Eskalation in Nahost – Das Versagen der Diplomatie

Eskalation in Nahost – Das Versagen der Diplomatie

Eskalation in Nahost – Das Versagen der Diplomatie

Jens Berger
Ein Artikel von: Jens Berger

Einhellig kritisierten deutsche Politiker am Wochenende den Drohnen- und Raketenangriff Irans auf Israel und sprachen Israel dabei ihre volle Solidarität aus. Das ist verständlich, lässt aber die Vorgeschichte der jüngsten Eskalation außer Acht.
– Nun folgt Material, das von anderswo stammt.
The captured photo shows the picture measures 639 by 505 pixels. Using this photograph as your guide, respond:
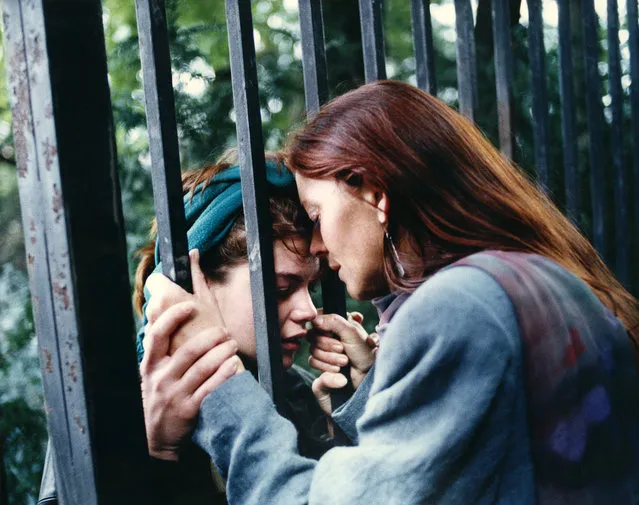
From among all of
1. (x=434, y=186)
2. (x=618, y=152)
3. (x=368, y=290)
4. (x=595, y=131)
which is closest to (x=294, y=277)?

Der Angriff kam schließlich nicht überraschend, sondern war von Iran als „Vergeltungsmaßnahme“ für die israelische Bombardierung eines iranischen Konsulargebäudes in Damaskus am 1. April angekündigt worden, bei dem 16 Menschen, darunter zwei hochrangige iranische Generäle, getötet wurden – ein glasklarer Verstoß gegen das Völkerrecht, der von vielen Staaten scharf verurteilt wurde. Diplomatie hätte die iranische Reaktion auf diese Eskalation verhindern können, doch die USA, Großbritannien und Frankreich blockierten im UN-Sicherheitsrat eine gemeinsame Verurteilung des israelischen Angriffs und sorgten auch dafür, dass es zu keiner völkerrechtlichen Verurteilung, geschweige denn Sanktionen gegen Israel kam. Wie so oft in diesem Konflikt hat die Diplomatie auf ganzer Linie versagt und die Verantwortung dafür trägt der Westen. Von Jens Berger.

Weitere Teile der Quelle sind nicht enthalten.